> _TASK DETAILS_:
Starting at the line below that contains "Beginning from nearest", print each line through the end of the records exactly as it appears.

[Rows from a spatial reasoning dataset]
— BEGIN —

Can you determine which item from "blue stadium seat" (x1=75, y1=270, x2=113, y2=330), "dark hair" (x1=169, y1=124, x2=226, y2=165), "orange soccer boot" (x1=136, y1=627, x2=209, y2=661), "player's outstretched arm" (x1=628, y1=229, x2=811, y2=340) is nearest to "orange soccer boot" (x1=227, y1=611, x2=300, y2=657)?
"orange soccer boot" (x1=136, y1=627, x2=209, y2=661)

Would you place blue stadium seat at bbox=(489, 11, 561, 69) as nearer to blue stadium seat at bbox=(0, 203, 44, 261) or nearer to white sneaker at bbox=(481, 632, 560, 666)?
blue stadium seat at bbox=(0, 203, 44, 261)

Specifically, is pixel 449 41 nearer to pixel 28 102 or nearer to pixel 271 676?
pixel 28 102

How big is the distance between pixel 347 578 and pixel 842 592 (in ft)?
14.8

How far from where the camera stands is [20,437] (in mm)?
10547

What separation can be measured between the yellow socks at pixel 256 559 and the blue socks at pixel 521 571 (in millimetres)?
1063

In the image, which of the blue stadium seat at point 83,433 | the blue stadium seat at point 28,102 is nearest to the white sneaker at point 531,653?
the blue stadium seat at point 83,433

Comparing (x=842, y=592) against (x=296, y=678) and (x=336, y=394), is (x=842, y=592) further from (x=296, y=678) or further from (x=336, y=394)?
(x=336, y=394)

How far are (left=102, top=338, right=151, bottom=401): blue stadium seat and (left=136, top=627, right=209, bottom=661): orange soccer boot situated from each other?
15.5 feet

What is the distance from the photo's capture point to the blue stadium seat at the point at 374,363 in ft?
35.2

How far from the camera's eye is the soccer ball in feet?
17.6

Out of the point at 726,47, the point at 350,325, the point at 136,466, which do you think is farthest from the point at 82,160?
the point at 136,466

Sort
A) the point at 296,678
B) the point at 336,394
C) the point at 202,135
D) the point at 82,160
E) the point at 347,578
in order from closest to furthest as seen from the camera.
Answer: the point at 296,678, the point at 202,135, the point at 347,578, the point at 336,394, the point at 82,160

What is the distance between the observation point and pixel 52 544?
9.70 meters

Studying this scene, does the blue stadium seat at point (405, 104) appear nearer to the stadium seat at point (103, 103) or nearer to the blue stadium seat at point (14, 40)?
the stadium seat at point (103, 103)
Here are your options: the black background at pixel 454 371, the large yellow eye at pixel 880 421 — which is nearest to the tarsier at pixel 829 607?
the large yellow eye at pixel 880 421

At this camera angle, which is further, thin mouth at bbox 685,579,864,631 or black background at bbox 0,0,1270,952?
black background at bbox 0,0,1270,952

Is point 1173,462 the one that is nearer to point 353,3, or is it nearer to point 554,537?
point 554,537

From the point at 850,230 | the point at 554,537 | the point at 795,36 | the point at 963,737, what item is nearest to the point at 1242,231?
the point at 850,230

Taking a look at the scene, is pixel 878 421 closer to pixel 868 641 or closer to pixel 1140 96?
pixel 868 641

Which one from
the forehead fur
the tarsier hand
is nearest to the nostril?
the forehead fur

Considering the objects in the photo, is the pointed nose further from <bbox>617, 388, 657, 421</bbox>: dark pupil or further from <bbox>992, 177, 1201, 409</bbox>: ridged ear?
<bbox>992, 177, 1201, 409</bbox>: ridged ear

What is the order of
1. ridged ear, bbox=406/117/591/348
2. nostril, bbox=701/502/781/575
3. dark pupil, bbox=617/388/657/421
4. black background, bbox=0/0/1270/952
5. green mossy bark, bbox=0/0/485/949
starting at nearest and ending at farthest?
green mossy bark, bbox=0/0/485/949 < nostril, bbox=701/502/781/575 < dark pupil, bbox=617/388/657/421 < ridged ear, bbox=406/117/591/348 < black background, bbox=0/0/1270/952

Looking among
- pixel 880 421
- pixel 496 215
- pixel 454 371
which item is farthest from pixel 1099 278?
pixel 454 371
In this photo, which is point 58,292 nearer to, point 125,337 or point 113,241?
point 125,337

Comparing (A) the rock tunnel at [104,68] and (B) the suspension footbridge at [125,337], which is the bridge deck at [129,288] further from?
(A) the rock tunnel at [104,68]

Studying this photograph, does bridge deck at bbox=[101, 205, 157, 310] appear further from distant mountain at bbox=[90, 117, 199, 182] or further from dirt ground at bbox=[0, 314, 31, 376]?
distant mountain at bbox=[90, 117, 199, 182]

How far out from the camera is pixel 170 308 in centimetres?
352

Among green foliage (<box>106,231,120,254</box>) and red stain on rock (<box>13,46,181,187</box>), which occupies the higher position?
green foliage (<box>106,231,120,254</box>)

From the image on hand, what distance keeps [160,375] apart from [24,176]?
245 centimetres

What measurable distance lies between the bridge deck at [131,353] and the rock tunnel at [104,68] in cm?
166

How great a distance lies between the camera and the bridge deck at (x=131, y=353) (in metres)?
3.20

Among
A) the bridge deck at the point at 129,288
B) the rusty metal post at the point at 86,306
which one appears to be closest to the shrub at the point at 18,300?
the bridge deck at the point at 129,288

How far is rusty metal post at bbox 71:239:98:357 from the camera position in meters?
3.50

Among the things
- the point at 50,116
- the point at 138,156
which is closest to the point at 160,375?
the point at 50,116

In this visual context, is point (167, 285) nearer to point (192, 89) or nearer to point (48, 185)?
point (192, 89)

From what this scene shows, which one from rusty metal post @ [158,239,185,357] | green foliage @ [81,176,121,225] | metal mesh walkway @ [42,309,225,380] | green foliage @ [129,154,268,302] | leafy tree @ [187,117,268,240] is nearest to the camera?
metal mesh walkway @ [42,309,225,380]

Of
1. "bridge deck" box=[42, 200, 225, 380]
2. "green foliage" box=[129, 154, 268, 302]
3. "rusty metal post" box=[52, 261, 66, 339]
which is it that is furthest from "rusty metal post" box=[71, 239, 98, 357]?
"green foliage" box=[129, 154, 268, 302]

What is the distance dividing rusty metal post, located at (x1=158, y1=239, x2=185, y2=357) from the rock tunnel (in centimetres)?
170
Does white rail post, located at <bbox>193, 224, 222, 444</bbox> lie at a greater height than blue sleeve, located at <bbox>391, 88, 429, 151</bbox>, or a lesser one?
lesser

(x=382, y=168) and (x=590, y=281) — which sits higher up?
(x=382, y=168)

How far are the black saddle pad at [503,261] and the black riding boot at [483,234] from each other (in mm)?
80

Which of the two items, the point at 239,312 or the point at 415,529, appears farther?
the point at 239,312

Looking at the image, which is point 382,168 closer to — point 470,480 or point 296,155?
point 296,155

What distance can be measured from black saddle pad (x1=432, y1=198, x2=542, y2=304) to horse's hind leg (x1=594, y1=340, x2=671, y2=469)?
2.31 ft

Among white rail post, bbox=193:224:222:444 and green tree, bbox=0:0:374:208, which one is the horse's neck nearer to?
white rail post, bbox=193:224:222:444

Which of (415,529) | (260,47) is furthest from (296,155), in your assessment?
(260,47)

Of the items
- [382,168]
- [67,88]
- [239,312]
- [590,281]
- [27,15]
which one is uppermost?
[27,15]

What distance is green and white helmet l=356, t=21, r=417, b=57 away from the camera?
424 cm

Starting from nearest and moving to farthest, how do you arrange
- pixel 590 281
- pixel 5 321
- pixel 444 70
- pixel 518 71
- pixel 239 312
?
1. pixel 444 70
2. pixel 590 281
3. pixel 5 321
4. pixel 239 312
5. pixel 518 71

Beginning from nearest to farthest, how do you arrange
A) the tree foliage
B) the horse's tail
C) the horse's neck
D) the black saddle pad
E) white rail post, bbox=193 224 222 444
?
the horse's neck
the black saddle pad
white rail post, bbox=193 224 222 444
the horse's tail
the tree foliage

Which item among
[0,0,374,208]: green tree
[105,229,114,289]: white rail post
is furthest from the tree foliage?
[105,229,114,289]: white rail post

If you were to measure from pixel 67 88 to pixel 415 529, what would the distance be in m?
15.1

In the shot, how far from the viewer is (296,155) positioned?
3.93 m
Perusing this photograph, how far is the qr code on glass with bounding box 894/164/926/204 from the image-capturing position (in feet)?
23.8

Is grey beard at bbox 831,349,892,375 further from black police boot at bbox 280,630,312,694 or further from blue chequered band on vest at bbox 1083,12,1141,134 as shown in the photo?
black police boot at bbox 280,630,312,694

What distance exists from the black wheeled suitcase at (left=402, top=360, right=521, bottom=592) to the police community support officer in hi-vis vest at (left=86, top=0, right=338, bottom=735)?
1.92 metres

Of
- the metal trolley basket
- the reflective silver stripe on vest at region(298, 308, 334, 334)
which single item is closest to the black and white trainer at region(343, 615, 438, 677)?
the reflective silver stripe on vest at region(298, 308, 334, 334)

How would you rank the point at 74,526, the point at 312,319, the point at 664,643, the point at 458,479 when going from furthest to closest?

— END —

> _PROBLEM SOLUTION_:
Beginning from nearest to farthest, how do you arrange
A) the tree foliage
B) the horse's tail
C) the horse's neck
D) the black saddle pad
E) white rail post, bbox=193 224 222 444
?
the horse's neck
the black saddle pad
white rail post, bbox=193 224 222 444
the horse's tail
the tree foliage

Which item among
[0,0,374,208]: green tree
[105,229,114,289]: white rail post
is furthest from the tree foliage?
[105,229,114,289]: white rail post

If you were to measure from pixel 67 88 to pixel 415 529, what would the distance be in m?
15.1

In the shot, how far from the viewer is (296,155) positioned?
3.93 m
Perusing this photograph, how far is the qr code on glass with bounding box 894/164/926/204 from the image-capturing position (in feet)?
23.8

Is grey beard at bbox 831,349,892,375 further from black police boot at bbox 280,630,312,694 or further from blue chequered band on vest at bbox 1083,12,1141,134 as shown in the photo?
black police boot at bbox 280,630,312,694

What distance exists from the black wheeled suitcase at (left=402, top=360, right=521, bottom=592) to the police community support officer in hi-vis vest at (left=86, top=0, right=338, bottom=735)?
1.92 metres

Of
- the metal trolley basket
- the reflective silver stripe on vest at region(298, 308, 334, 334)
which single item is closest to the black and white trainer at region(343, 615, 438, 677)?
the reflective silver stripe on vest at region(298, 308, 334, 334)

How would you rank the point at 74,526, the point at 312,319, the point at 664,643, the point at 458,479 when going from furthest to closest?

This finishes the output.